# EXERCICE 1
À quelles auteures l'introduction sur Kafka rend-elle hommage ?
# EXERCICE 2
Pouvez-vous réécrire plus brièvement le paragraphe de l'introduction sur Kafka qui commence par « Les commentaires sur Kafka » ?
# EXERCICE 3
Poursuivez l'introduction sur Kafka à partir de sa dernière phrase.

---------- EXTRAIT DU TEXTE

Tiré du blogue de l’auteur.
Introduction
Peut-on dire encore quelque chose de nouveau sur Kafka ? Ce livre en fait le pari. Il me semble, en effet, qu’il est temps de jeter sur cette oeuvre un regard différent, qui tente de rendre compte de son fascinant pouvoir d’insoumission.
Dans son célèbre essai sur Kafka, Walter Benjamin lançait un avertissement (malheureusement peu suivi) : « C’est avec prudence, avec circonspection, avec méfiance, qu’on doit avancer en tâtonnant à l’intérieur de ses écrits. » Les remarques qui suivent doivent être considérées comme un tâtonnement prudent, une hypothèse de travail à vérifier, un point de départ possible pour des recherches futures.
Les commentaires sur Kafka - une masse de documents qui ne cesse de croître – ont pris avec le temps la forme et l’allure d’une tour de Babel, tant par la confusion des langues que par le caractère infini de l’entreprise. Est-ce un hasard si les femmes ont souvent proposé les lectures les plus intéressantes de Kafka ?
En tout cas je ne peux que rendre hommage à des auteures comme Hannah Arendt, Marthe Robert, Rosemarie Ferenczi et Marina Cavarocci Arbib, dont les travaux se détachent avec force de la masse un peu grise et indistincte d’une bonne partie de la « littérature secondaire ». Je ne suis pas toujours d’accord avec leurs analyses, mais je me suis largement appuyé sur certains de leurs apports pour développer, dans une autre direction, ma propre contribution.
On peut classer la plupart des travaux sur l’écrivain pragois en six grands courants :
I. Les lectures strictement littéraires, qui se limitent délibérément au texte, en ignorant le « contexte ».
II. Les lectures biographiques, psychologiques et psychanalytiques.

--------------------
---------- DONNÉES FOURNIES

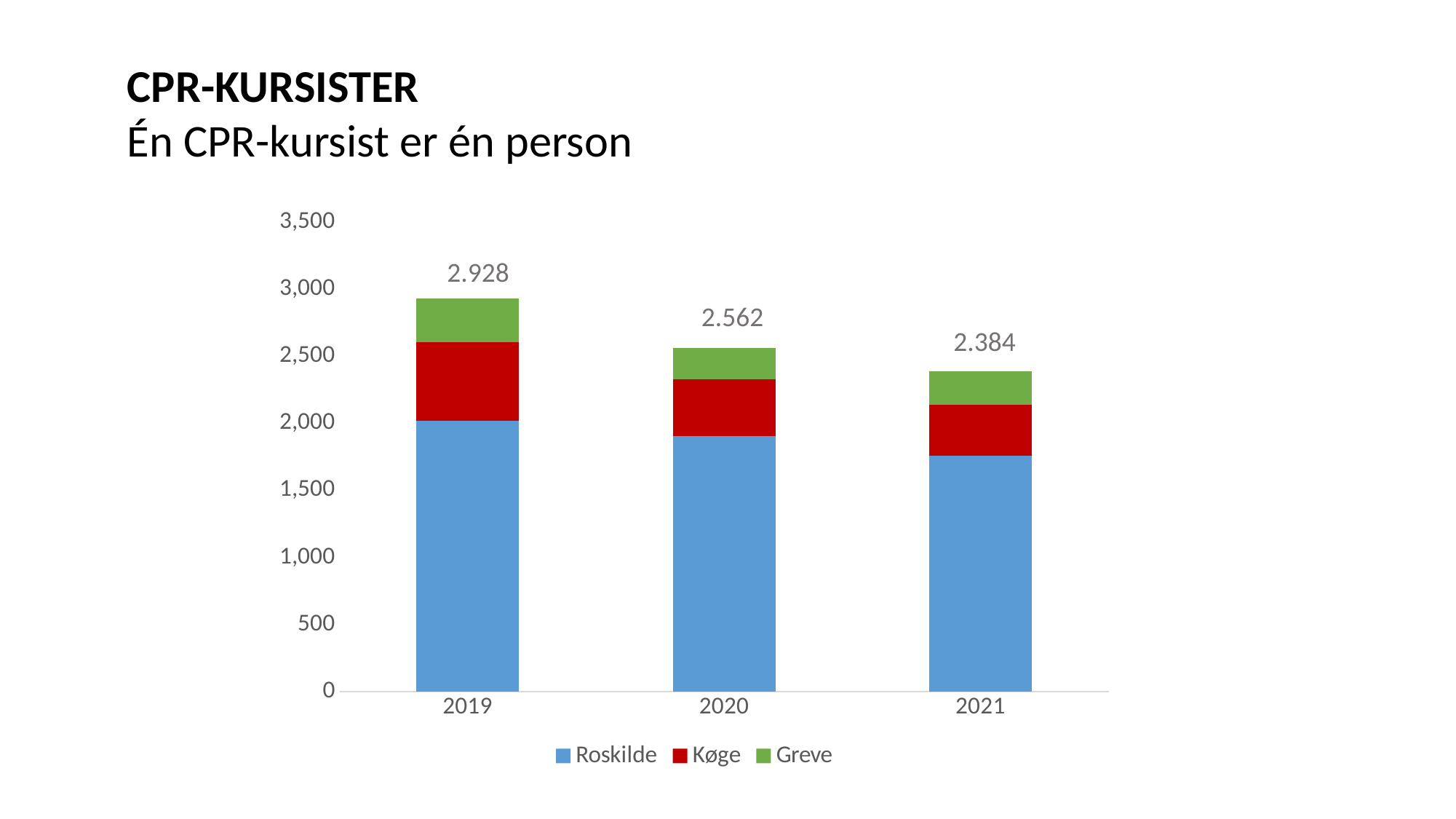
What is the total number of CPR-kursister shown for 2019? 2.928 Is the Roskilde value for 2020 greater or less than 2,000? less Is the Roskilde value for 2021 greater or less than 1,500? greater Is the total for 2020 larger or smaller than the total for 2021? larger What is the total number of CPR-kursister shown for 2021? 2.384 How many years are shown on the x axis? 3 Which year has the highest total of CPR-kursister? 2019 Which year has the lowest total of CPR-kursister? 2021 What kind of chart is shown on the slide? Stacked bar chart How many series does the legend list? 3 Do the totals rise or fall from 2019 to 2021? fall By how much does the 2019 total exceed the 2020 total? 366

--------------------

# RÉSULTAT 1
Hannah Arendt, Marthe Robert, Rosemarie Ferenczi et Marina Cavarocci Arbib.

# RÉSULTAT 2
Toujours plus nombreux, les commentaires sur Kafka ressemblent à une tour de Babel, par la confusion des langues comme par le caractère infini de l'entreprise. Les lectures les plus intéressantes de Kafka sont souvent venues de femmes. Est-ce un hasard ?

# RÉSULTAT 3
III. Les lectures théologiques, métaphysiques et religieuses.
IV. Les lectures sous l’angle de l’identité juive.
V. Les lectures socio-politiques.
VI. Les lectures post-modernes, qui aboutissent en général a la conclusion que la signification des écrits de Kafka est « indécidable ».
Ces interprétations sont d’inégal intérêt : certaines contiennent des intuitions importantes, mais beaucoup tentent de réduire l’œuvre littéraire à un modèle pré-établi, en interprétant situations et personnages comme symboles ou allégories d’un message. Par ailleurs, à cette production pléthorique de la littérature secondaire est venu s’ajouter, au cours des dernières années, une nouvelle branche en pleine expansion : la littérature…tertiaire, cest à dire l’étude des diverses interprétations de l’œuvre de l
écrivain pragois. À quand une littérature quartenaire ?
Dans un autre passage connu de son essai, Benjamin observe qu’il y a deux façons de rater immanquablement Kafka : l’approche naturelle et l’approche surnaturelle. En d’autres termes, les lectures psychanalytiques et les interprétations théologiques. Cette remarque me semble profondément juste.
Ces deux dimensions ne sont certes pas absentes de l’œuvre, mais elles sont aufgehoben, au sens dialectique du terme : niées/conservées/dépassées. La dimension œdipienne par exemple - le violent conflit avec le père - est bel et bien présente dans les écrits littéraires de Kafka, mais tout son art consiste précisément à dépasser cet aspect psychologique dans un univers imaginaire où se trouve posée la question de l’autorité en général.
Cela vaut également pour le judaïsme : la condition juive est un point de départ essentiel, qui n’est pas moins "nié/conservé" dans une problématique universelle. Comme l’observe si bien Marthe Robert, la condition des juifs praguois, enfermés dans "un ghetto aux murs invisibles", devient dans l’œuvre littéraire de Kafka - notamment dans ses trois romans posthumes - "le schéma d’une condition infiniment plus générale". Quant au moment théologique, il est sans doute présent, mais de façon indirecte et "négative", comme j’essayerai de le montrer.
Reste la lecture exclusivement "littéraire". Il est évident que Kafka ne vivait que pour la littérature : c’était son obsession, sa raison d’être, sa seule planche de salut. Elle constitue sa réponse à un monde déchu. Partant de ce constat - évident à la lecture du Journal et de la Correspondance - beaucoup d’interprètes sont tombés dans le piège, en faisant de la littérature l’objet , le contenu, la trame de ses écrits.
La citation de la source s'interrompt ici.